CHAPTER XXX
Villa Elsa Outdoors
IN the vernal season the lectures and theaters were dropped for neighborhood excursions of which the Buchers, like all German families, were extremely fond. A rendezvous would be made for dinner, for instance, at some attractive spot up the Elbe. It would be a walking trip from Loschwitz along the winding banks or up on a higher path stretching from one smooth, low-lying hilltop to another. Everywhere the invigorating odor of pine lay in the air. The company assembled by twos or singly at their convenience during the late afternoon. Generally the Herr would be last. And when he was spied approaching, with a cock's feather in his hat and supporting himself authoritatively on his big stick, a chorus of acclaim greeted him, for craving appetites were now to be satisfied.

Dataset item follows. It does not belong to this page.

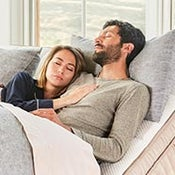 couple relaxing on dreamcloud's twin xl size adjustable bed frame - thumbnail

The household would pass the evening dining al fresco and enjoying the landscape studded with historic and other enduring memories. Near by was Hosterwitz, where Weber composed "Oberon" and "Der Freischütz." Often mists from the Elbe rose mystically to engarland the crenelated castles here and there on the heights. A drowsy river boat in that long agreeable northern twilight would finally gather up the family at the dock and drop them off at home.
Sundays were the favorite time for these little outings. Lessons, classes, tasks, were then lightened. Gard had quickly become aware in Germany that the Sabbath is considerably a day of work as well as pleasure. The usual impression in America that the Germans are religious, not to speak of being moral, was dispelled. This had been a fragment of his erroneous idea that they are active Protestants in the sense that carries any Calvinistic or ethical meaning.
Neither the Buchers, nor any of the families whom Kirtley met through them, went to church. The Protestant churches were, in fact, gloomy, tasteless and almost empty. Their services appeared cheerless and forbidding. Tremendous fear was their keynote. It seemed far more agreeable to a German to partake of the national sacrament out in a beer garden.
His attitude seemed to be that his race were born so constitutionally and thoroughly in line with Divineness that they did not need to do anything about it. The religious element, as a shaper of conduct and thought, was accordingly not required. As for any restraining power, the Government furnished all of this that was necessary.
At any rate the rulers looked after religion. They observed all-sufficiently its rites. They stood next to Deity and represented and protected the people. Kirtley remarked that when the ordinary German began talking of God, which was rare, he was soon talking of the Emperor. Both deities were ever solicitous for him, working tirelessly in his behalf. The Kaiser was properly the national busybody, the head schoolmaster, who attended to everybody and everything and drove all constantly forward toward a unified and splendid destiny.
Thus arose the firm belief of the Germans in their natural righteousness—the righteousness of how they act, what they possess. Gard saw there existed among them little virtue in the way of religion to offer the youth of other lands. To send an American son or daughter to Deutschland for such influence and benefit was but another example of the prevailing misconception of real Teutonism.
Many an evening the family dined at the famous Schiller Garden which stretched along the shore, just across the river. Knitting and sewing and books were taken along, a large table was secured, and there the members ate and refreshed themselves with liquids in leisurely fashion from six o'clock until bed time. There would be plenty of talking and smoking and plying of needles as the moonlight or river lights danced forth to guide the active river traffic and also the large inflowings and outflowings of restaurant guests. And all to the bracing music of a capital orchestra reeling off jubilant marches and waltzes.